In realtà ciò che l'Oriente intende trasmetterci è qualcosa di molto più semplice e allo stesso tempo molto più complesso di tutto ciò. E' più semplice per quello che invece l'occidentale crede essere articolato e strutturato secondo i "suoi" schemi mentali, ed è infinitamente più complesso per quel che riguarda le attitudini, il senso delle cose, l'approccio intellettuale, in senso ampio: lo stile. In breve, per quel che concerne la tradizione da cui dette cose hanno origine e che sfuggono alla logica commerciale e perfino sociale degli eventi. L'indù ad esempio, è tale per nascita, per elezione, e non per suo volere o aspirazione sociale o politica. Così l'orientale, sebbene meno colto dell'orientalista, veste più profondamente del secondo lo spirito autentico della tradizione perché la sperimenta e la applica naturalmente, involontariamente e quotidianamente. E mentre l'occidentale separa i saperi e li usa analiticamente nella vita quotidiana, l'orientale considera i saperi come sfaccettature integrate dell'unica realtà tradizionale.

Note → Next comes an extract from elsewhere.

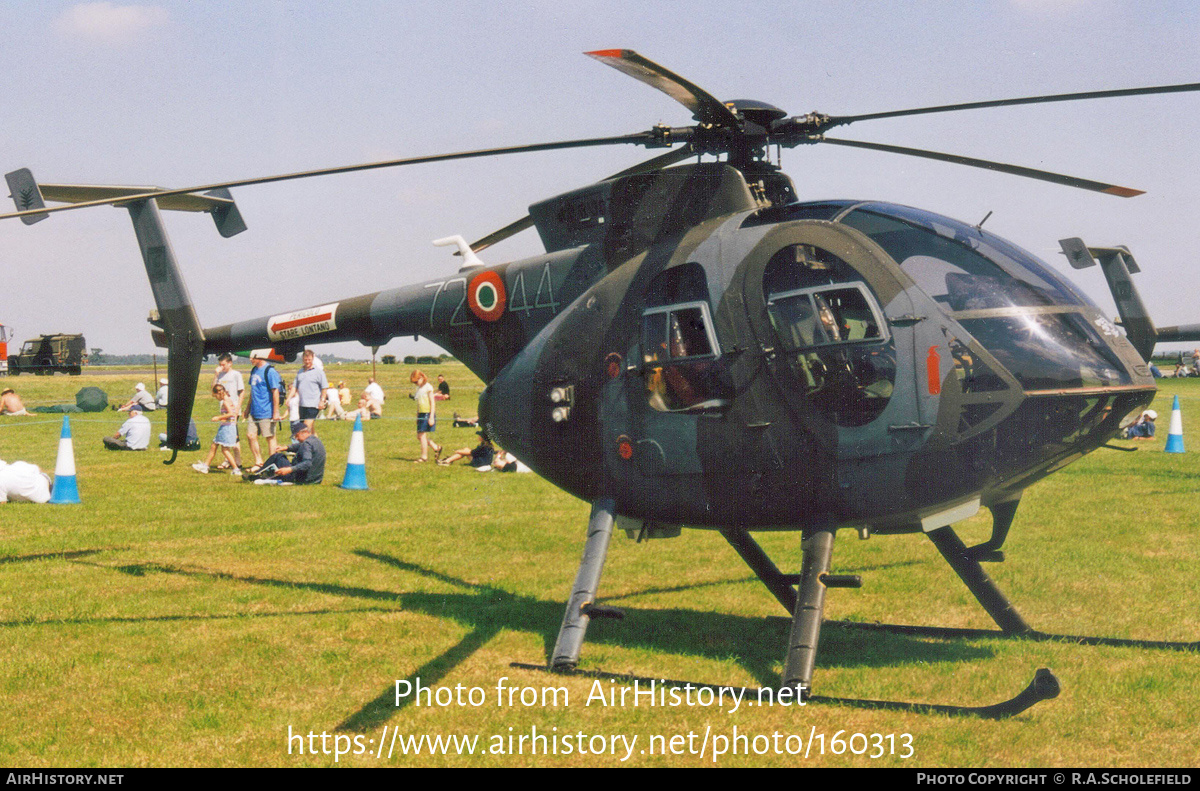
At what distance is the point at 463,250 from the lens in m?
8.84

Crediamo dunque e forse non a torto, che l'occidentale abbia sì a guadagnare dal confronto più o meno consapevole con il modello tradizionale orientale ma, pena il fallimento del suo tentativo, sempre che di tradizione si tratti e con la possibilità che quest'ultima sia un elemento di rilancio verso quella che è la propria tradizione d'origine, di cui ogni popolo e ogni civiltà dispone in vari modi e in abbondanza, se la si cerca in spirito e verità. Infatti, il percorso verso una meta che abbia una qualsivoglia finalità spirituale, per quanto lungo e faticoso è, alla distanza, più fruttuoso di un accesso subitaneo a quella che si crede essere una verità farcita di pseudo-concetti e nomi altisonanti che spesso non sono altro che l'ennesimo gioco con cui l'Ego trattiene l'individuo dalla sua reale Emancipazione. La ricerca spirituale è ardua, lunga e rigorosa e richiede rinunce piuttosto che elargire gratificazioni. Solo il riferimento ad una tradizione autentica inverata da una lunga catena di maestri costituisce la prova e la certificazione che il percorso intrapreso è valido.

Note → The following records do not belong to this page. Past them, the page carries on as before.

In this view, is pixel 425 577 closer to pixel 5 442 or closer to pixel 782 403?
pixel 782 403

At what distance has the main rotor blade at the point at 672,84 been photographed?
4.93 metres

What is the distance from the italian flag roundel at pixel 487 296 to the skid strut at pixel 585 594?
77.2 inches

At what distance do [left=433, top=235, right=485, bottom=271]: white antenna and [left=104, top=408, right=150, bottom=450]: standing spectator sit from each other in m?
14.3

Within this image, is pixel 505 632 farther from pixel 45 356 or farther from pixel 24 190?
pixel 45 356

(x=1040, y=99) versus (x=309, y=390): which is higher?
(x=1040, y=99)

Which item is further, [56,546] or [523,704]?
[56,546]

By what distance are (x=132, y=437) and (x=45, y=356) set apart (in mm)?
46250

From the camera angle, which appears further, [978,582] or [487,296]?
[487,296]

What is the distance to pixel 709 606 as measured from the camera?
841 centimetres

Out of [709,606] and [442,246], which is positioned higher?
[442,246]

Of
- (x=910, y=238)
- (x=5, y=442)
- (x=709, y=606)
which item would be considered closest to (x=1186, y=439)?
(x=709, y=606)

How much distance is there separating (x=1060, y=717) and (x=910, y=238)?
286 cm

L'uomo occidentale calato nella realtà di oggi è il più lontano dalla spiritualità così come le tradizioni ci hanno insegnato. E tuttavia proprio per questo e quasi per uno straordinario gioco di paradossi, i doni che riceverà, qualora dovesse conoscerne le molte manifestazioni, saranno maggiori di chiunque altro vi si sia cimentato nelle precedenti età e cicli storici. Sarà il compimento sublime di quel cammino perenne che da sempre ha reso l'uomo simile al divino.